Information provided:
+--
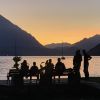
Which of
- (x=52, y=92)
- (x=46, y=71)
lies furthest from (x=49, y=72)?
(x=52, y=92)

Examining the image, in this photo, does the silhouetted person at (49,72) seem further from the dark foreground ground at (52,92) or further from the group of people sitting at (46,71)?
the dark foreground ground at (52,92)

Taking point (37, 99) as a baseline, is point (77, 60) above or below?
above

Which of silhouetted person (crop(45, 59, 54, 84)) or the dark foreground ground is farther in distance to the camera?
silhouetted person (crop(45, 59, 54, 84))

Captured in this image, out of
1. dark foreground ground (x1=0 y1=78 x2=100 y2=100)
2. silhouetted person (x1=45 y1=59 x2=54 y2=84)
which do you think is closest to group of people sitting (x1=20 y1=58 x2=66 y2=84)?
silhouetted person (x1=45 y1=59 x2=54 y2=84)

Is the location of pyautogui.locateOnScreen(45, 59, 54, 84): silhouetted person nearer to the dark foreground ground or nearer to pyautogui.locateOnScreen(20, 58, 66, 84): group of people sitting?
pyautogui.locateOnScreen(20, 58, 66, 84): group of people sitting

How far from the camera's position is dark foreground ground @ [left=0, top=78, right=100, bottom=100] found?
24656 mm

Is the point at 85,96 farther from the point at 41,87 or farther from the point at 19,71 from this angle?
the point at 19,71

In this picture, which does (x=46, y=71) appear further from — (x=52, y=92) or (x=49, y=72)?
(x=52, y=92)

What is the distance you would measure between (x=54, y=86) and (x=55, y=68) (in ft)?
5.40

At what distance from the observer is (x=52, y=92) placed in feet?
83.6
+--
Written instruction: Copy the listing above word for word, leaving out the picture.

Written answer:
Which of
- (x=52, y=92)
- (x=46, y=71)
lies furthest from (x=49, y=72)?
(x=52, y=92)

Examining the image, in this photo, does the silhouetted person at (49,72) seem further from the dark foreground ground at (52,92) or further from the group of people sitting at (46,71)?
the dark foreground ground at (52,92)

Taking point (37, 99) as a baseline, is point (77, 60) above or below?
above

Which of silhouetted person (crop(45, 59, 54, 84)) or the dark foreground ground is farther in distance to the camera?
silhouetted person (crop(45, 59, 54, 84))

Captured in this image, out of
1. dark foreground ground (x1=0 y1=78 x2=100 y2=100)
2. silhouetted person (x1=45 y1=59 x2=54 y2=84)
which do you think is closest to group of people sitting (x1=20 y1=58 x2=66 y2=84)?
silhouetted person (x1=45 y1=59 x2=54 y2=84)

Is the location of pyautogui.locateOnScreen(45, 59, 54, 84): silhouetted person nearer to the dark foreground ground or nearer to pyautogui.locateOnScreen(20, 58, 66, 84): group of people sitting?
pyautogui.locateOnScreen(20, 58, 66, 84): group of people sitting

How far from the camera's position is dark foreground ground @ [left=0, top=78, right=100, bottom=100] found?
24656 mm

Is the point at 85,96 farther from the point at 41,87 or farther from the point at 19,71 from this angle?
the point at 19,71

In this picture, which does (x=46, y=71) appear further from — (x=52, y=92) or (x=49, y=72)?
(x=52, y=92)

What is the distance you would measure between (x=54, y=86) and (x=55, y=68) (in ft)?
5.40

At what distance from the observer is (x=52, y=92) placed in feet?
83.6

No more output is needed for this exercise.